Exercise requirements
Reproduce the entries below exactly, but leave the pictures out.

[Stored data]

- - - -

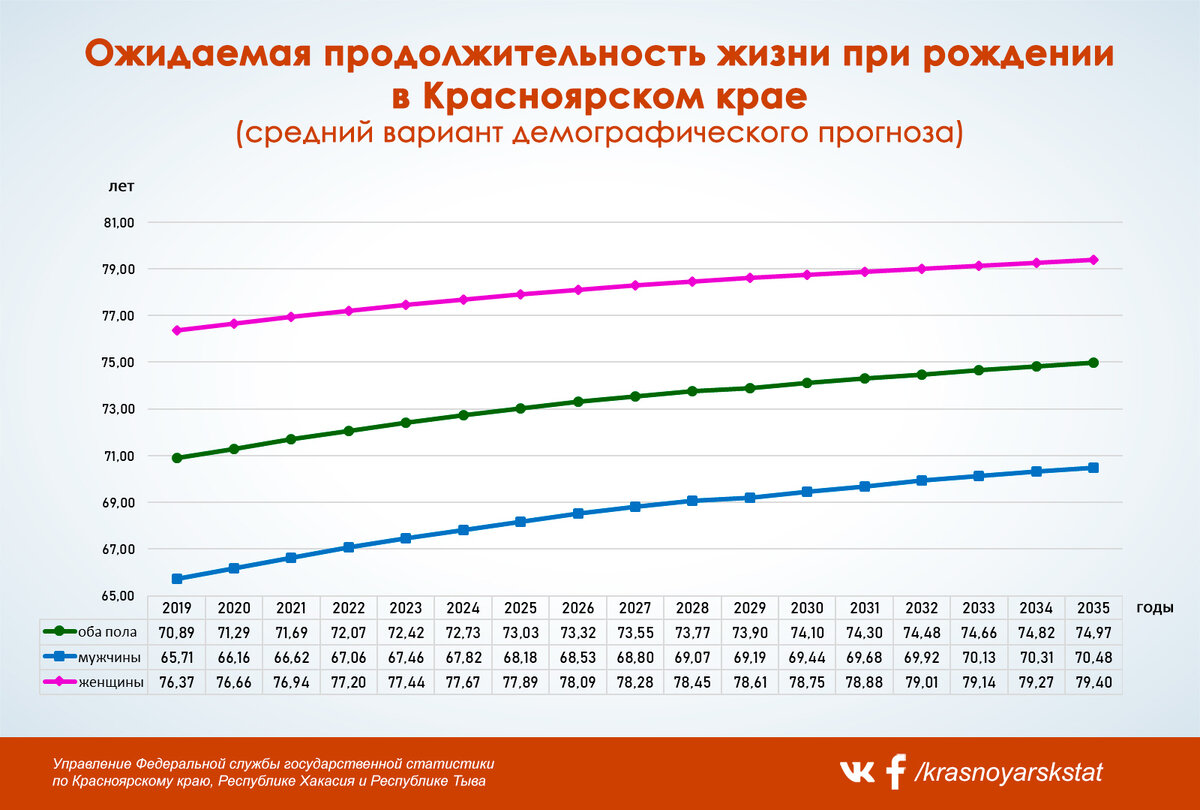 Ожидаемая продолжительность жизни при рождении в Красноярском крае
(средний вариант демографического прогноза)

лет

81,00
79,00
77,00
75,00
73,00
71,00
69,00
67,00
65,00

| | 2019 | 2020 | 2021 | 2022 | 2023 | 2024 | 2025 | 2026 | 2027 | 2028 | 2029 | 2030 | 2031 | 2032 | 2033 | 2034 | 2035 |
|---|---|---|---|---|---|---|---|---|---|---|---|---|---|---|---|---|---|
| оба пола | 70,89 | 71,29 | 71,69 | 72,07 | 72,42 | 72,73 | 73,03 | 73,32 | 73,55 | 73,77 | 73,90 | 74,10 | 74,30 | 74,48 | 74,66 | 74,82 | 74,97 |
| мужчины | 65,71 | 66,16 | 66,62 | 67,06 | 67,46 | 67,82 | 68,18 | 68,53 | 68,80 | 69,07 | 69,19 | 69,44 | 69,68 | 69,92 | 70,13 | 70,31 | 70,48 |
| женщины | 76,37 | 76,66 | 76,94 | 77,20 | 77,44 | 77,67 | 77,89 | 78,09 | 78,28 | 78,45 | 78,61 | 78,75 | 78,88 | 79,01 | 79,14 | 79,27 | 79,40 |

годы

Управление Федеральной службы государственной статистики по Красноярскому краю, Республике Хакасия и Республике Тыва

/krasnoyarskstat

- - - -

Exercise response
 Ожидаемая продолжительность жизни при рождении в Красноярском крае
(средний вариант демографического прогноза)

лет

81,00
79,00
77,00
75,00
73,00
71,00
69,00
67,00
65,00

| | 2019 | 2020 | 2021 | 2022 | 2023 | 2024 | 2025 | 2026 | 2027 | 2028 | 2029 | 2030 | 2031 | 2032 | 2033 | 2034 | 2035 |
|---|---|---|---|---|---|---|---|---|---|---|---|---|---|---|---|---|---|
| оба пола | 70,89 | 71,29 | 71,69 | 72,07 | 72,42 | 72,73 | 73,03 | 73,32 | 73,55 | 73,77 | 73,90 | 74,10 | 74,30 | 74,48 | 74,66 | 74,82 | 74,97 |
| мужчины | 65,71 | 66,16 | 66,62 | 67,06 | 67,46 | 67,82 | 68,18 | 68,53 | 68,80 | 69,07 | 69,19 | 69,44 | 69,68 | 69,92 | 70,13 | 70,31 | 70,48 |
| женщины | 76,37 | 76,66 | 76,94 | 77,20 | 77,44 | 77,67 | 77,89 | 78,09 | 78,28 | 78,45 | 78,61 | 78,75 | 78,88 | 79,01 | 79,14 | 79,27 | 79,40 |

годы

Управление Федеральной службы государственной статистики по Красноярскому краю, Республике Хакасия и Республике Тыва

/krasnoyarskstat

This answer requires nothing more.